AP Stats Home
Representing a Categorical Variable with Graphs
Categorical variables categorize individuals into groups or categories. Unlike quantitative variables, which take numerical values that can be ordered and measured, categorical variables deal with labels. Visualizing these variables through graphs is crucial for understanding the distribution of data within each category and for identifying patterns or differences. This note page focuses on the primary graphical methods for displaying a single categorical variable.
Introduction to Graphing Categorical Data
When we have data for a categorical variable, we are interested in how many observations fall into each category, or what proportion of the total observations each category represents. These counts and proportions are often summarized first in a Representing a Categorical Variable with Tables. Graphs then provide a visual summary, making it easier to compare categories and spot trends.
Bar Charts
Bar Charts are the most common and often the most appropriate way to display the distribution of a categorical variable.
What is a Bar Chart?
A bar chart displays the categories of a categorical variable on one axis (usually the horizontal axis) and the counts or proportions (percentages) of observations in each category on the other axis (usually the vertical axis). Each category is represented by a bar, and the height of the bar corresponds to the count or proportion for that category.
Constructing a Bar Chart
- Label Axes: The horizontal axis (x-axis) lists the categories of the variable. The vertical axis (y-axis) is labeled with “Count,” “Frequency,” “Relative Frequency,” or “Percent.”
- Scale Vertical Axis: Choose an appropriate scale for the vertical axis, starting from 0.
- Draw Bars: For each category, draw a bar whose height matches its count or percentage.
- Separate Bars: Leave spaces between the bars to indicate that the categories are distinct and not on a continuous scale. This is a key distinction from Representing a Quantitative Variable with Graphs#Histograms|Histograms, where bars touch.
Example: Preferred Pet
Let’s consider the distribution of preferred pets among a sample of 20 students.
Preferred Pet | Count | Relative Frequency |
---|---|---|
Dog | 8 | 0.40 |
Cat | 6 | 0.30 |
Fish | 3 | 0.15 |
Bird | 2 | 0.10 |
Other | 1 | 0.05 |
Total | 20 | 1.00 |
A bar chart for this data would have “Preferred Pet” on the x-axis and “Count” or “Relative Frequency” on the y-axis, with separate bars for each pet type.
Pie Charts
Pie Charts are another common way to display the distribution of a categorical variable, but they are often less effective than bar charts, especially when comparing categories.
What is a Pie Chart?
A pie chart shows the distribution of a categorical variable as “slices” of a circular “pie.” Each slice represents a category, and the size of the slice (both in area and central angle) is proportional to the percentage of observations in that category.
Constructing a Pie Chart
- Calculate Proportions: Determine the proportion or percentage of the total for each category.

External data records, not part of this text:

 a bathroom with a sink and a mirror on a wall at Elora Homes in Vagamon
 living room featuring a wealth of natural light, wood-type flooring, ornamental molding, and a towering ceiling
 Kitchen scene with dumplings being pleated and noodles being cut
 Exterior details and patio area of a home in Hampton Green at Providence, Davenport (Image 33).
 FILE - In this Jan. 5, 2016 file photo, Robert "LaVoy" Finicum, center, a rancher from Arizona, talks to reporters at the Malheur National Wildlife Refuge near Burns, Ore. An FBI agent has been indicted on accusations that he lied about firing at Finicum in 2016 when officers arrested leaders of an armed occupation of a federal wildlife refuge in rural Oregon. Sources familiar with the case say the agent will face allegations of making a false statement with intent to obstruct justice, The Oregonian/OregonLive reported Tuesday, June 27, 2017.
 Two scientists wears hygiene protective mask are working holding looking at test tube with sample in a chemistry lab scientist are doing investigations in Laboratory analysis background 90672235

- Calculate Angles: Multiply each proportion by $ 360^{\circ} $ to find the central angle for each slice. $$ \text{Angle for Category } i = (\text{Proportion of Category } i) \times 360^{\circ} $$ 3. Draw and Label: Draw a circle and divide it into slices according to the calculated angles. Label each slice with its category and percentage.

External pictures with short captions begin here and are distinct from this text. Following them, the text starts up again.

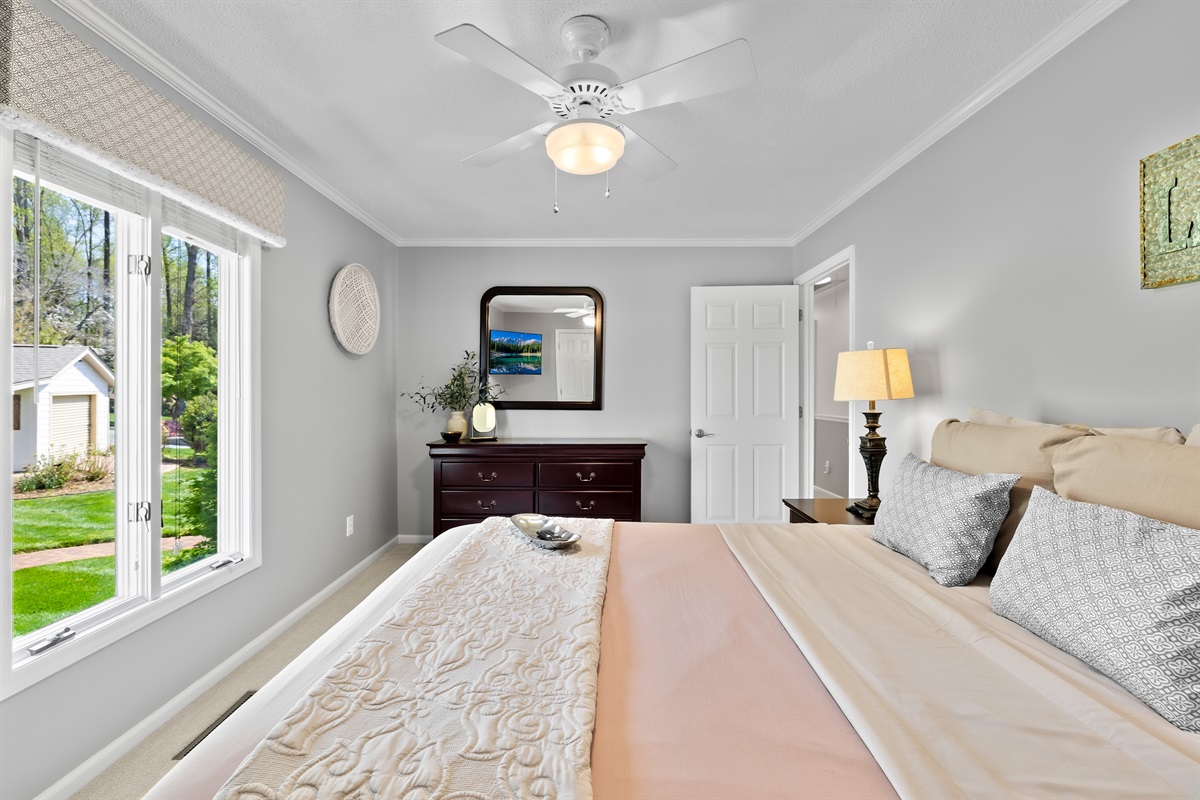 Bright and welcoming bedroom with comfortable accommodations.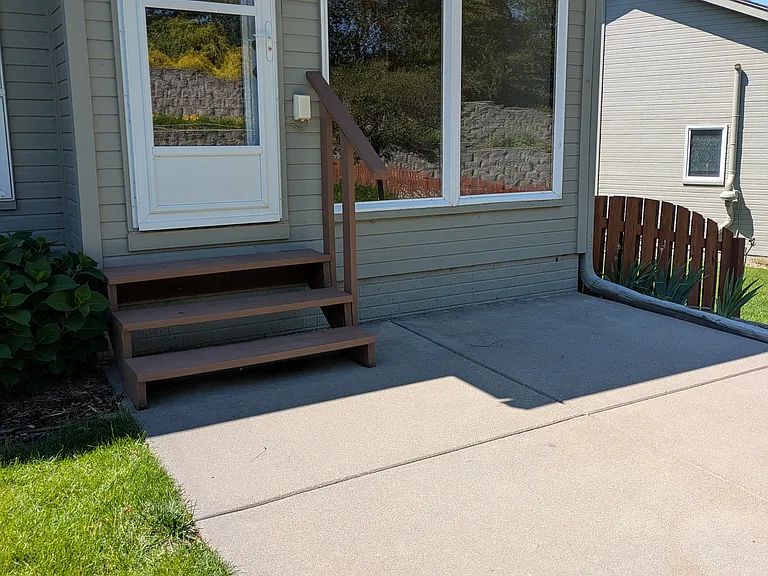 The patio is off the dining area, faces west,and offers beautiful sunsets and a quiet retreat.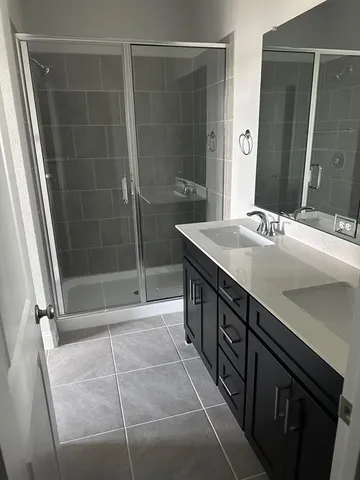 a bathroom with a shower sink and mirror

Example: Preferred Pet (continued)
Using the “Preferred Pet” data:
Preferred Pet | Proportion | Angle ( $ 360^{\circ} \times \text{Proportion} $ ) |
---|---|---|
Dog | 0.40 | $ 0.40 \times 360^{\circ} = 144^{\circ} $ |
Cat | 0.30 | $ 0.30 \times 360^{\circ} = 108^{\circ} $ |
Fish | 0.15 | $ 0.15 \times 360^{\circ} = 54^{\circ} $ |
Bird | 0.10 | $ 0.10 \times 360^{\circ} = 36^{\circ} $ |
Other | 0.05 | $ 0.05 \times 360^{\circ} = 18^{\circ} $ |
Total | 1.00 | ** $ 360^{\circ} $ ** |
When to Use Pie Charts
Pie charts are best used when you want to show how a whole is divided into parts, and when there are a small number of categories (typically 2-5). They become difficult to read and compare when there are too many categories or when the proportions are very similar. In most cases, a bar chart provides a clearer comparison of category sizes.

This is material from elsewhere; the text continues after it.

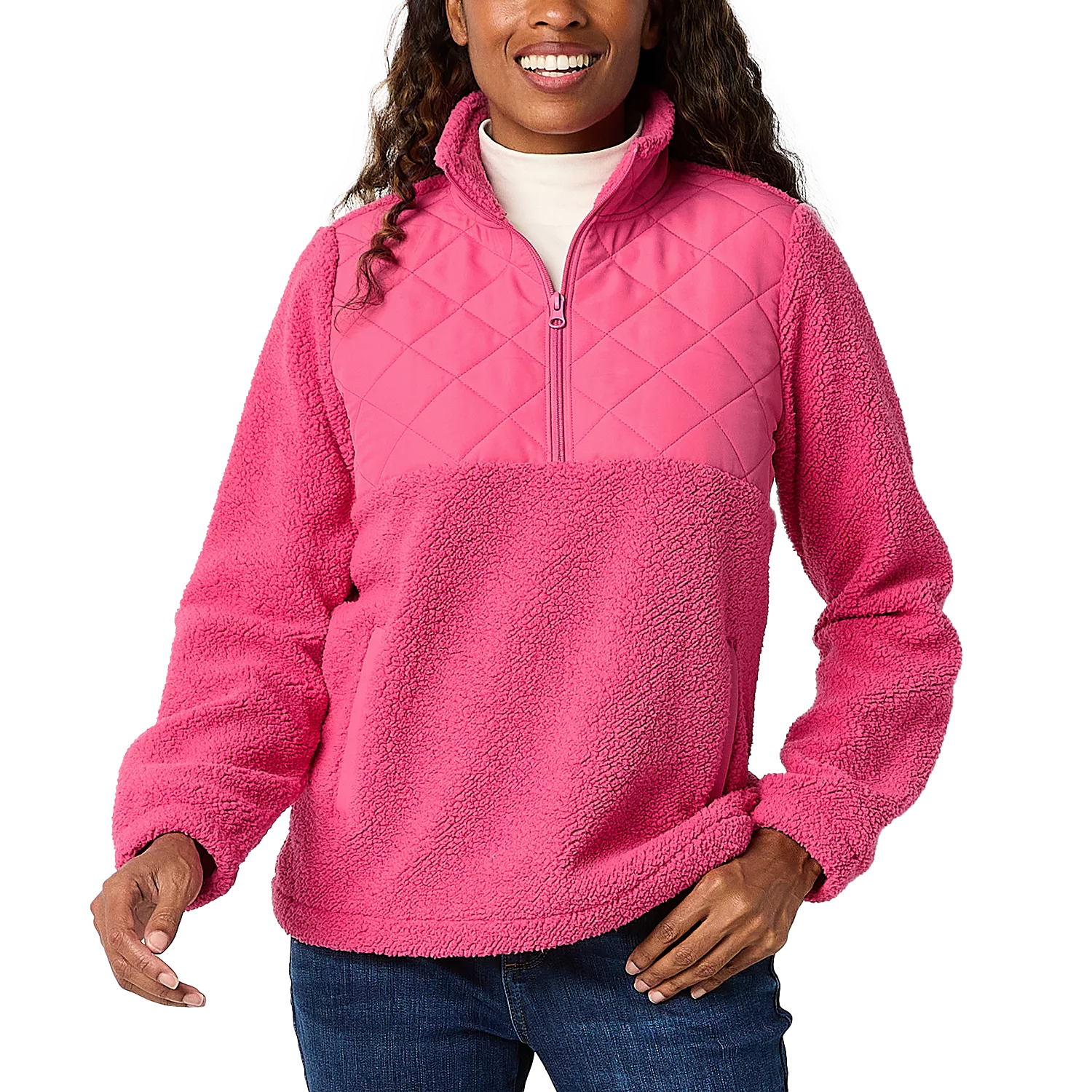 A woman is wearing a pink Sherpa quarter-zip pullover with a quilted upper chest and a fluffy lower half.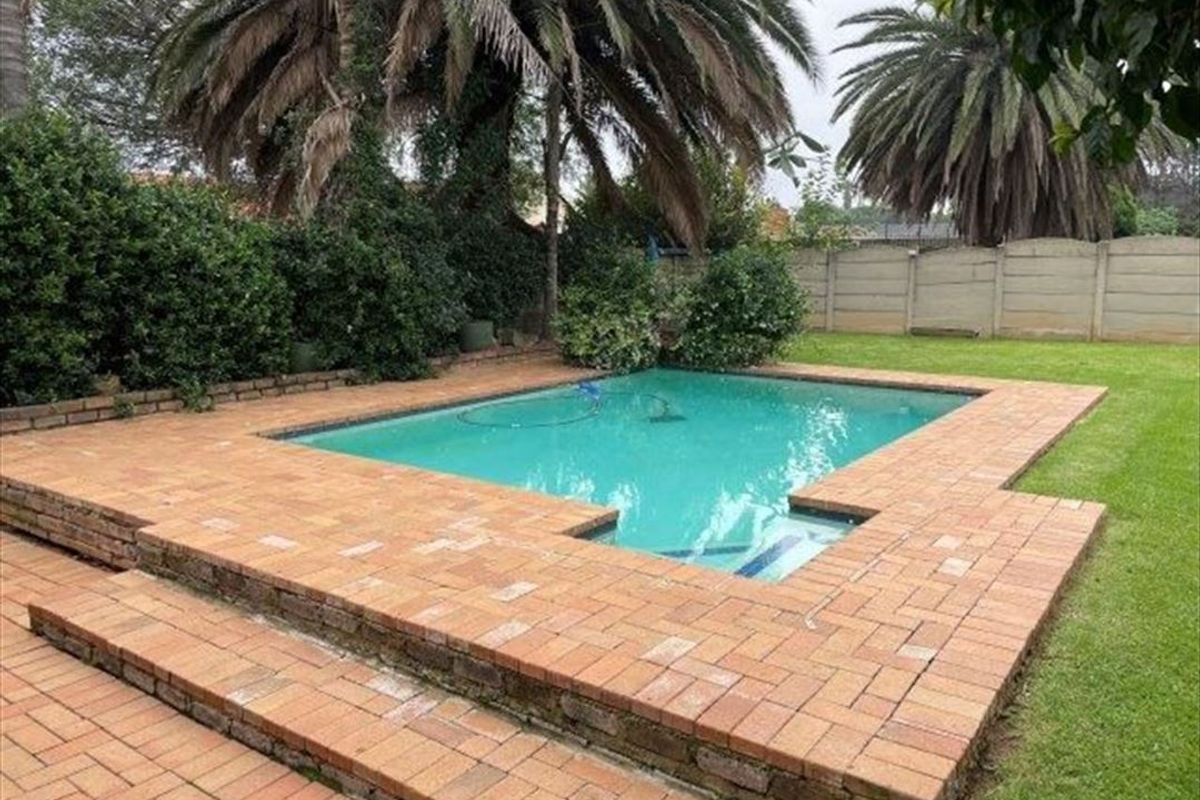A backyard swimming pool area featuring a brick-paved surround, lawn, and precast concrete boundary wall.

Key Considerations for Graphing Categorical Data
- Labels and Titles: Always include clear titles and axis labels to ensure the graph is easily understandable.
- Source: If the data comes from a specific source, include that information.
- Avoid Misleading Graphs: Be wary of Potential Problems with Sampling#Bias|biased or misleading graphical representations. For example, 3D bar charts or pie charts can distort the perception of proportions.
- Order of Categories: In bar charts, categories can be ordered alphabetically, by size (ascending or descending), or by some other logical criterion. For pie charts, the order typically doesn’t convey additional information beyond the labels themselves.